Set down each of the following records word for word, keeping every line as it appears.

- - - -

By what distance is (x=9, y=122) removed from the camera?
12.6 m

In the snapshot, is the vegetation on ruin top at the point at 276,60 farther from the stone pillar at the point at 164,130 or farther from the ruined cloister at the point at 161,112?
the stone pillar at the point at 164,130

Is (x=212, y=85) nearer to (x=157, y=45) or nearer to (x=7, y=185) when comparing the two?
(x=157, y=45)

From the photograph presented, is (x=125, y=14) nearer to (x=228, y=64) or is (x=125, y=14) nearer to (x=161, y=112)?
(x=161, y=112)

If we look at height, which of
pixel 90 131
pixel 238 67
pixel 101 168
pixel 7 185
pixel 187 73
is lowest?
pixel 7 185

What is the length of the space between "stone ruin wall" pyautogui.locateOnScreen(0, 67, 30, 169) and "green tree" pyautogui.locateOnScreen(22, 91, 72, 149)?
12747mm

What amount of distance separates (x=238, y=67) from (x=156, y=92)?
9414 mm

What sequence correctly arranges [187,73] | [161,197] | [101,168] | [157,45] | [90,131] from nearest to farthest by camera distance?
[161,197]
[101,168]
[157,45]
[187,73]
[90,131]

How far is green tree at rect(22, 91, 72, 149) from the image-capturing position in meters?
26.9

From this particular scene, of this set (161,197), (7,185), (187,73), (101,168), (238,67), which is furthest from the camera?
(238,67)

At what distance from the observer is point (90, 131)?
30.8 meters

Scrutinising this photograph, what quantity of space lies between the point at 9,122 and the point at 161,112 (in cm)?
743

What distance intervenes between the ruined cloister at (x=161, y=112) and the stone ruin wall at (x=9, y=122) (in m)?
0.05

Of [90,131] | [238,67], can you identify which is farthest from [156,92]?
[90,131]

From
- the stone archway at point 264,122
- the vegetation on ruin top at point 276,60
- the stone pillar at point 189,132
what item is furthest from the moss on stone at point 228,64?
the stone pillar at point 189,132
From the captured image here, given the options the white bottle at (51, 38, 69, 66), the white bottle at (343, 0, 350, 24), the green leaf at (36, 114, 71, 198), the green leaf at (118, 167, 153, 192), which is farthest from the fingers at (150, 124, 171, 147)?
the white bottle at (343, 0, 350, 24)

- - - -

*WRITTEN RESPONSE*:
By what distance is (x=9, y=122) removed from the camera?
12.6 m

In the snapshot, is the vegetation on ruin top at the point at 276,60 farther from the stone pillar at the point at 164,130 or farther from the ruined cloister at the point at 161,112?
the stone pillar at the point at 164,130

Is (x=212, y=85) nearer to (x=157, y=45) or nearer to (x=7, y=185) when comparing the two?
(x=157, y=45)

From the photograph presented, is (x=125, y=14) nearer to (x=228, y=64) or is (x=125, y=14) nearer to (x=161, y=112)?
(x=161, y=112)

If we look at height, which of
pixel 90 131
pixel 238 67
pixel 101 168
pixel 7 185
pixel 187 73
is lowest?
pixel 7 185

What is the length of the space between "stone ruin wall" pyautogui.locateOnScreen(0, 67, 30, 169) and "green tree" pyautogui.locateOnScreen(22, 91, 72, 149)?
12747mm

What amount of distance separates (x=238, y=67) from (x=156, y=92)?
9414 mm

What sequence correctly arranges [187,73] | [161,197] | [101,168] | [157,45] | [90,131] from nearest to farthest by camera distance?
[161,197]
[101,168]
[157,45]
[187,73]
[90,131]

How far is green tree at rect(22, 91, 72, 149) from the image-capturing position in meters?
26.9

From this particular scene, of this set (161,197), (7,185), (187,73), (101,168), (238,67), which is furthest from the camera?
(238,67)

At what distance from the observer is point (90, 131)?
30.8 meters

Scrutinising this photograph, what quantity of space lies between the point at 9,122 and the point at 161,112 (in cm)?
743

What distance intervenes between the ruined cloister at (x=161, y=112) and the stone ruin wall at (x=9, y=122) (in m)?
0.05

Of [90,131] | [238,67], can you identify which is farthest from [156,92]?
[90,131]

From
- the stone archway at point 264,122
- the vegetation on ruin top at point 276,60
- the stone pillar at point 189,132
what item is furthest from the moss on stone at point 228,64?
the stone pillar at point 189,132
From the captured image here, given the options the white bottle at (51, 38, 69, 66), the white bottle at (343, 0, 350, 24), the green leaf at (36, 114, 71, 198), the green leaf at (118, 167, 153, 192), which is farthest from the fingers at (150, 124, 171, 147)?
the white bottle at (343, 0, 350, 24)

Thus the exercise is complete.